(WHAT THE TASK ASKS):
Transcribe the material word for word, but without the images.

Start

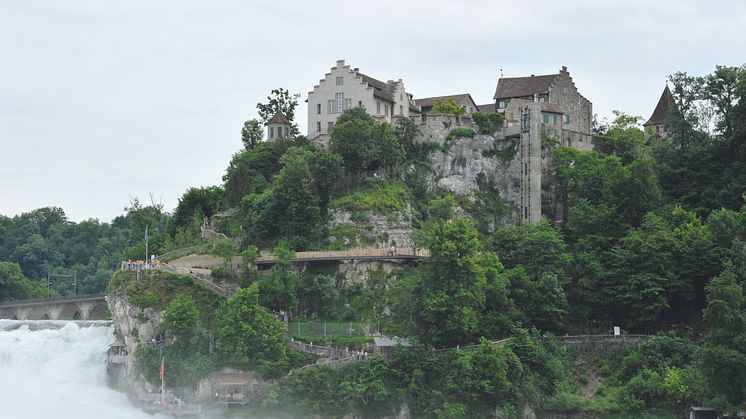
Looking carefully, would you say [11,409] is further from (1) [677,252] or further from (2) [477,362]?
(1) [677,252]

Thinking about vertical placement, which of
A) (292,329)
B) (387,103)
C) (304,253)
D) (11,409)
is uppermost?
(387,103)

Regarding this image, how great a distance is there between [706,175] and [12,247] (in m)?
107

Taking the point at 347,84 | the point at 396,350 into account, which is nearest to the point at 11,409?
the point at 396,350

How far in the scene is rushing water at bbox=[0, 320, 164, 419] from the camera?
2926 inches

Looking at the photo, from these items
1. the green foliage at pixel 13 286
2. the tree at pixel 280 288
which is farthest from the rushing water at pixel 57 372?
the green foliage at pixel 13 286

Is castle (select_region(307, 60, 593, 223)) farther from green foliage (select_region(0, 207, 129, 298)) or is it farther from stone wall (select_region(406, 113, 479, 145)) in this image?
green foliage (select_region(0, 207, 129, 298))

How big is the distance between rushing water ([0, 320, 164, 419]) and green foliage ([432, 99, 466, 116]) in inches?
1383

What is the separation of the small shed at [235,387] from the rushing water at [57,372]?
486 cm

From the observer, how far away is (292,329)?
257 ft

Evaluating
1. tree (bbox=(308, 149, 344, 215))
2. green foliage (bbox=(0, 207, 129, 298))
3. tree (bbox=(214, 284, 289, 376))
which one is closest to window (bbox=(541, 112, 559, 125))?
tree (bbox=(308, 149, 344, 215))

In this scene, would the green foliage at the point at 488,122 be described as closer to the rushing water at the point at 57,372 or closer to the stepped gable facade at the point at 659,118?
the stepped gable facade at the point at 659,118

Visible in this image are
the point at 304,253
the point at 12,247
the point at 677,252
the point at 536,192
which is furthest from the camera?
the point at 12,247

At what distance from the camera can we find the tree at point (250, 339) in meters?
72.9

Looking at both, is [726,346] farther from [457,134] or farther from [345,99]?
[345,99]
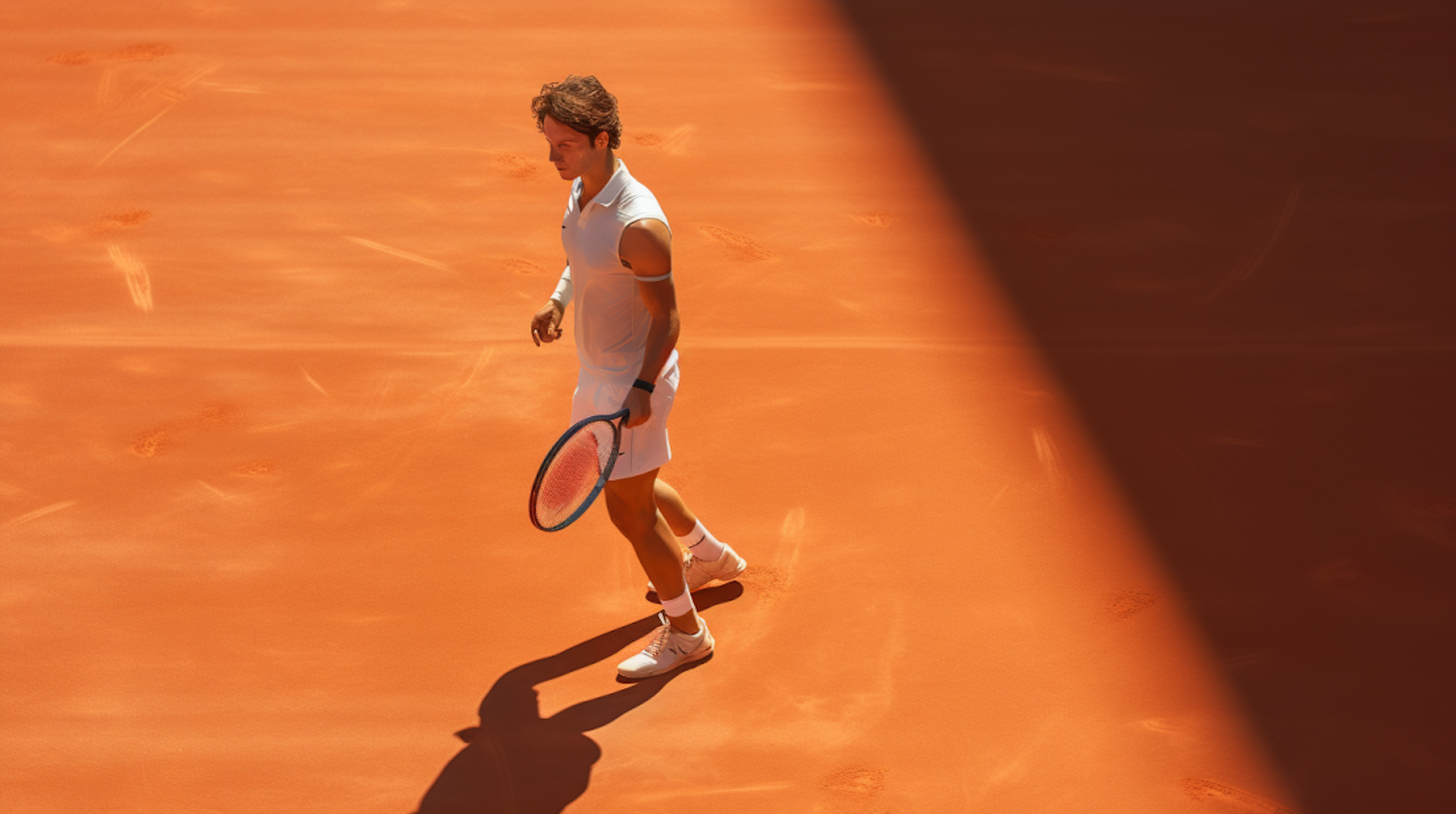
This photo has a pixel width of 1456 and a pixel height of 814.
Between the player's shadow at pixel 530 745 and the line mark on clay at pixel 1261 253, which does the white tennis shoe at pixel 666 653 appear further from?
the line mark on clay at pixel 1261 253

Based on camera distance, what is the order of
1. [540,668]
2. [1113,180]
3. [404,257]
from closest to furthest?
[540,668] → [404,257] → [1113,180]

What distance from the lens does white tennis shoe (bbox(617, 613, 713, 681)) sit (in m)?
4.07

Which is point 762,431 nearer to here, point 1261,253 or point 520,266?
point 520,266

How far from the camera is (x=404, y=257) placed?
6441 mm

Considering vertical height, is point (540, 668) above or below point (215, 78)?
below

End

(RESULT):
Looking carefully, would you say [11,409] is further from (1) [677,252] or further from (2) [477,362]?
(1) [677,252]

Thinking about vertical placement, which of
A) (292,329)
B) (387,103)
C) (304,253)
D) (11,409)
is uppermost?
(387,103)

Regarding this image, how great a distance is there between [706,175] and [12,247] (in m)?
107

Taking the point at 347,84 | the point at 396,350 into account, which is nearest to the point at 11,409?
the point at 396,350

How far in the scene is rushing water at bbox=[0, 320, 164, 419] from the camera?
2926 inches

Looking at the photo, from these items
1. the green foliage at pixel 13 286
2. the tree at pixel 280 288
which is farthest from the rushing water at pixel 57 372?
the green foliage at pixel 13 286

Is castle (select_region(307, 60, 593, 223)) farther from green foliage (select_region(0, 207, 129, 298)) or is it farther from stone wall (select_region(406, 113, 479, 145)) in this image?
green foliage (select_region(0, 207, 129, 298))

How big is the distance between rushing water ([0, 320, 164, 419]) and green foliage ([432, 99, 466, 116]) in inches?
1383

What is the separation of the small shed at [235,387] from the rushing water at [57,372]?
486 cm

From the observer, how far away is (292,329)?
257 ft

Evaluating
1. tree (bbox=(308, 149, 344, 215))
2. green foliage (bbox=(0, 207, 129, 298))
3. tree (bbox=(214, 284, 289, 376))
which one is closest to window (bbox=(541, 112, 559, 125))?
tree (bbox=(308, 149, 344, 215))

In this scene, would the green foliage at the point at 488,122 be described as closer to the rushing water at the point at 57,372 or closer to the stepped gable facade at the point at 659,118?
the stepped gable facade at the point at 659,118

Visible in this image are
the point at 304,253
the point at 12,247
the point at 677,252
the point at 536,192
which is furthest from the camera?
the point at 12,247

At what distance from the camera can we find the tree at point (250, 339) in meters?
72.9

Looking at both, is [726,346] farther from [457,134] or farther from [345,99]?
[345,99]
This photo has a pixel width of 1456 and a pixel height of 814.
Between the player's shadow at pixel 530 745 and the line mark on clay at pixel 1261 253, which does the white tennis shoe at pixel 666 653 appear further from?
the line mark on clay at pixel 1261 253

Based on camera distance, what is the order of
1. [540,668]
2. [1113,180]
3. [404,257]
from closest to furthest?
[540,668] → [404,257] → [1113,180]

What distance from the lens does white tennis shoe (bbox(617, 613, 713, 681)) sit (in m)?
4.07

Which is point 762,431 nearer to here, point 1261,253 or point 520,266?
point 520,266

How far from the camera is (x=404, y=257) placed?
6441 mm

Considering vertical height, is point (540, 668) above or below point (215, 78)?
below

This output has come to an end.